I let myself watch him. I allow myself the pleasure of observing his every movement while he can’t see me. I allow myself to welcome the onslaught of thoughts regarding him and all that we had once been. The storm outside is forgotten for a brief moment, my thoughts drowning out the noise before thunder tears through the peace, and then my body is tensing again and my eyes are squeezing shut. I vaguely hear the sound of his clothes rustling and then footsteps. It sounds as if he’s leaving at first, but then the tearing sound of fabric interrupts the silence, and soon, I hear him approach me once again.

“I remember just how much storms terrify you and why.” His voice startles me even though it’s no more than a whisper, andwhen I turn to look toward him, he’s on his knees before me. His outstretched hand holds a torn piece of the curtain he’d brought in earlier, and his eyes are closed. Closed to give me privacy, I realize as I hesitantly reach for the torn cloth in his hand.

“Blindfold me.”

The two words fumble from his mouth into the air, and my arm stills halfway between us. His breathing appears normal, but when I really listen, I can hear the tremble in it. I can see the slight shake of his hand as it extends its small offering to me.

“Please. So I can help you.”

I only try to talk myself out of it for a few seconds before I close the distance between our hands and a shaky exhale lands in the space between us. I’m not sure if it belonged to me or him, but I make sure to hold my breath when both my hands take hold of the fabric and let it move in between my fingertips until they’re both holding separate ends. I hold my breath as I cover his eyes and tightly tie the fabric behind his head, then adjust the front to make sure his eyes are fully concealed.

Regardless, he turns his head away from me for a second afterwards.

“What’re you doing?” I ask and watch as he adjusts the fabric on his own and turns back in my direction.

“Ensuring I can’t see anything.”

Something about the way he made sure before chancing a look at my bare skin sends a wave of appreciation and longing through my body, making me wish that we were anywhere but here, in a time and place where we’re different people than we are right now. His hand slowly reaches out again, and this time I don’t hesitate to meet him halfway. The second our hands connect, I watch as his fingers run the length of my palm before wrapping around my wrist, his thumb rubbing small circles over my pulse point.

“Turn your back toward me, but don’t move your hand. Please.” His command is the same as every other word he’s spoken since he walked in unannounced: soft, steady, and sad. I’m not sure why he doesn’t bother to mask the emotion. Not sure why I’ve done everything he’s asked of me, either. But I have, and I don’t stop as I use my other arm to push my body in a different direction against the floor of the tub.

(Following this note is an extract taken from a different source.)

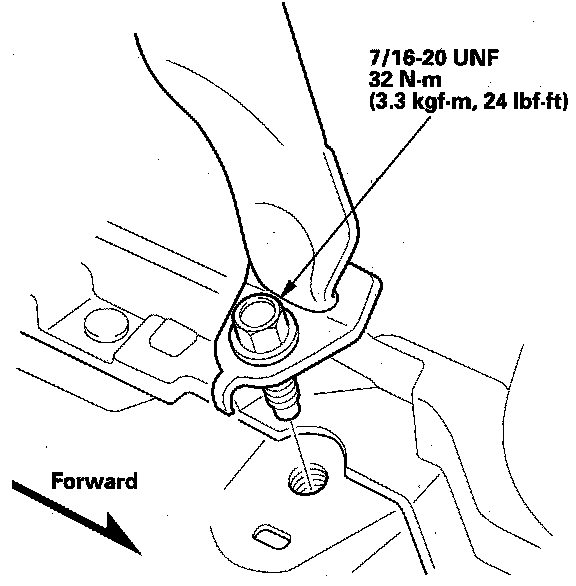 7/16-20 UNF
32 N·m
(3.3 kgf·m, 24 lbf·ft)

Forward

His fingers are still wrapped loosely around my wrist, now resting lazily on my shoulder. I have to resist the urge to lean into his touch as he slowly slips his hand away from my wrist and creates a trail from my shoulder to my scalp with his fingertips.

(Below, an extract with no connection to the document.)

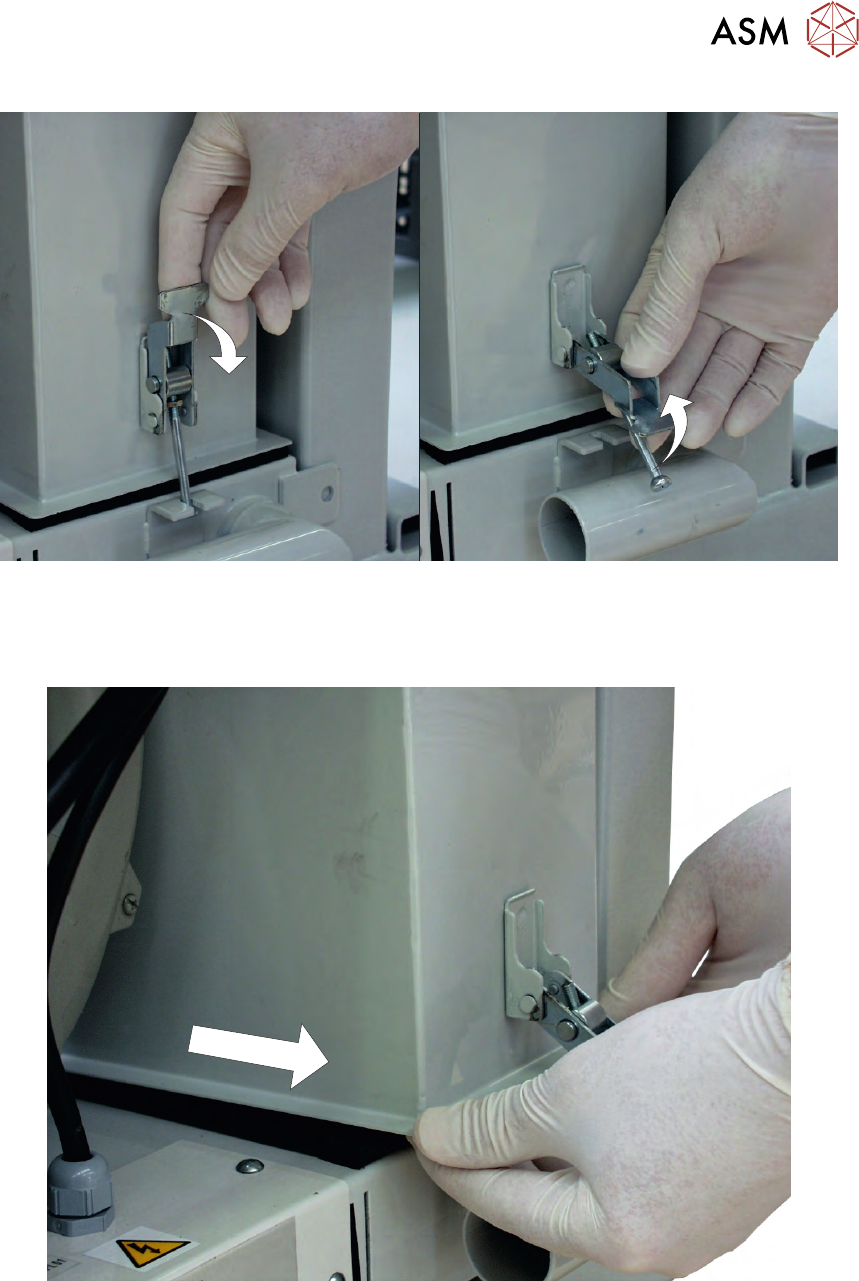 ASM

“May I?” I just nod my head, knowing he can feel the movement, and my body relaxes as both of his hands gently brush through my hair and massage my scalp. I can’t help the sigh that escapes me, nor do I think I would’ve stopped it if I could have. All tension seems to fade away as my shoulders sag forward. My body slumps against the side of the tub, and my head tips back. He keeps going for a while, letting the moment stretch between us.

“What do you remember?”

I know I should’ve been expecting this given the fact that I just asked him the same thing, but I was hoping it wouldn’t come so soon. I don’t answer him immediately. Not because I don’t want to, but because I’m not entirely sure of what to say yet. All of my memories are so clear, yet the picture they paint isn’t one where all the pieces fit together.

His frustration at my lack of answer is palpable, and I can almost taste it in the air. I can feel it in the way his hands slow their movements and make their way to rest on the base of my neck and shoulders. I can hear it in the long sigh that escapes him.